Retrouvez AZF aux pages mode du TRAX 194 (été 2016, spécial Ibiza), en kiosque dès mardi 5 juillet

Où trouver son mag


Tracklist en fin d’article

Quand et pourquoi as-tu commencé à mixer ?

Un peu par hasard en fait. J’étais physio de la soirée d’une pote, Leonie Pernet, qui s’appelait les Corps vs Machine. C’était une soirée techno pour meuf, assez trash, Chez Moune, à l’époque où Guido d’Acid Arab était DA. C’est vraiment mon premier club de cœur, même si j’ai connu le Pulp et que j’y allais souvent, surtout les jeudis – j’étais encore trop jeune, je pense. À cette période, tout pouvait arriver, c’était assez magique. Je me suis retrouvée derrière les platines de cette soirée où je suis devenue résidente quelques temps, sans trop savoir pourquoi ! Je pense que ça devait être en 2012 ou 2013, je n’ai jamais eu la mémoire des dates… Puis j’ai commencé à m’y mettre plus sérieusement il y a trois ans, d’abord en duo, puis seule maintenant.
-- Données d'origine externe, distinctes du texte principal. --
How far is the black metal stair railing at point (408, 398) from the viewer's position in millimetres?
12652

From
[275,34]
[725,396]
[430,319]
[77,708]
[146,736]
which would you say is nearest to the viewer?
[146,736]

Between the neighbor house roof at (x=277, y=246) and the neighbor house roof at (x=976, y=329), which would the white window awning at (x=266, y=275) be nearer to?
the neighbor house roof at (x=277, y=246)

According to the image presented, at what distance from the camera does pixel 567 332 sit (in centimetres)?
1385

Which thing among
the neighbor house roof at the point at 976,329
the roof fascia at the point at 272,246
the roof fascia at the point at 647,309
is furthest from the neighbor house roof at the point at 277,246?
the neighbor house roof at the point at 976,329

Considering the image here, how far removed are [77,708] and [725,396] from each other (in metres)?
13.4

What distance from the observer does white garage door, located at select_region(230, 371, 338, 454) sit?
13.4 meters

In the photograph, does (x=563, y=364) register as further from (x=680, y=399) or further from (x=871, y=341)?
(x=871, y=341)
“Je ne joue que la musique que j’aime. Sombre, oui, sûrement, je ne pense pas être une personne hyper shiny.”

Ton premier disque ?

Si on parle de musique électronique, mon premier disque était un CD mixé d’Ivan Smagghe qui s’appelait Cocorico 03, sur le label italien Mantra Vibes en 2008. Je l’écoutais en boucle à l’époque et je l’ai pas réécouté depuis.
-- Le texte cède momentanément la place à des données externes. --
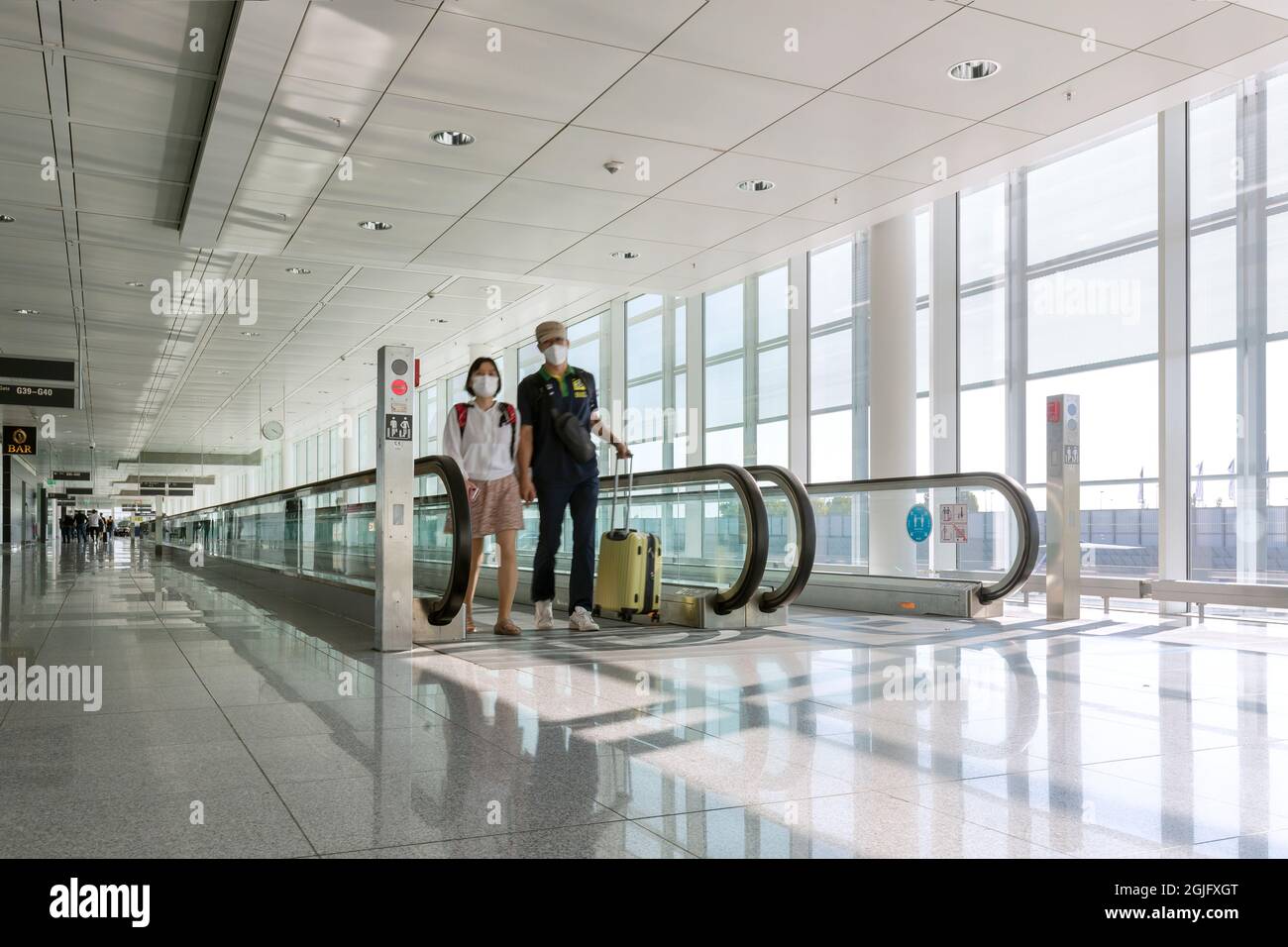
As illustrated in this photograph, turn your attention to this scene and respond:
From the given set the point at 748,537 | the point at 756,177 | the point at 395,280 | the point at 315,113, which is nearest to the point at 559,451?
the point at 748,537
Ton podcast est plein d’énergie et met en avant une techno industrielle sombre mais pas glauque, sans complexe. Il te ressemble pas mal en fait, non ?
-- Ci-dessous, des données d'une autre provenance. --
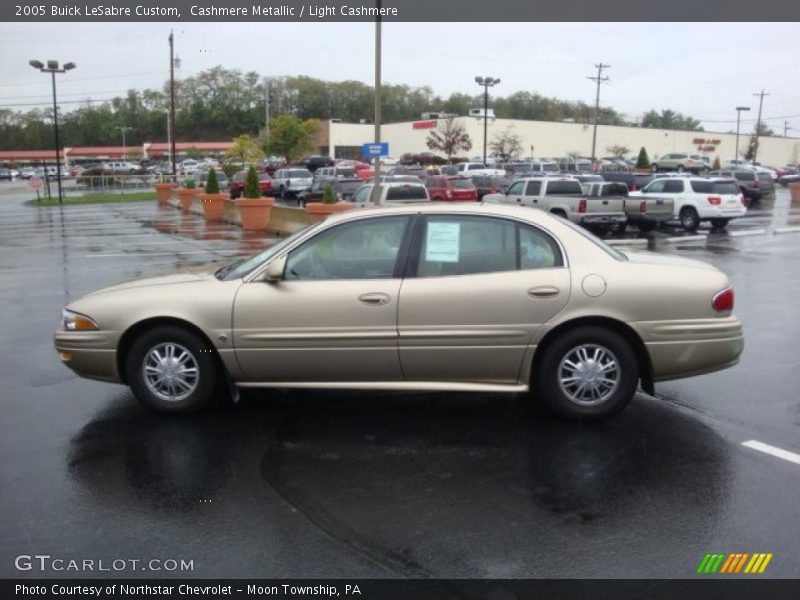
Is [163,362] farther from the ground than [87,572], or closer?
farther from the ground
J’espère ! Je ne joue que la musique que j’aime, que j’écoute chez moi du soir au matin. Sombre, oui, sûrement, je ne pense pas être une personne hyper shiny. J’aime ce truc brutal dans la techno industrielle, un truc direct, assez violent. J’aime le fait qu’il ne faille pas forcément l’intellectualiser pour la ressentir, c’est pour ça que je ne m’en lasse pas depuis tout ce temps. Ça correspond sûrement à une part de mon caractère, évidemment, je n’ai pas du tout un rapport froid et distant à la musique. Je l’analyse, certes, mais ce n’est jamais ça qui prime sur le reste. La part sensible est énormément importante pour moi. Mais “sensible” ne rime pas forcément avec “gentil” ou “sentiment facile”, ça peut être une part sombre, des pulsions ou ce genre de choses.

D’ailleurs, à quoi ressemble ta vie en ce moment ?

Ah ! Ma vie est un peu moins en bordel qu’avant, figure-toi ! Je vis à Berlin depuis quelques temps, pour une durée encore indéterminée et c’est un truc assez nouveau pour moi. Je suis très attachée à ma ville, Paris, je n’avais jamais pensé vivre ailleurs. J’ai tout ici, mes amis, ma famille… Mais j’ai eu l’occasion de faire pas mal d’allers-retours entre ces deux villes depuis environ un an et je me suis rendu compte que Berlin me permettait finalement une vie plus calme, un peu plus posée, contrairement à ce qu’on pourrait croire ! J’avais besoin de ça. La vie à Paris est assez intense, la limite entre la vie pro et la vie perso est plus mince car tu connais facilement tout le monde. Être à Berlin me permet de prendre du recul sur les choses, qui se passent assez vite en ce moment.

“Ma sexualité n’est pas un choix ou un attribut, c’est mon identité, mais ça n’a pas de rapport direct et utile avec la musique que je joue.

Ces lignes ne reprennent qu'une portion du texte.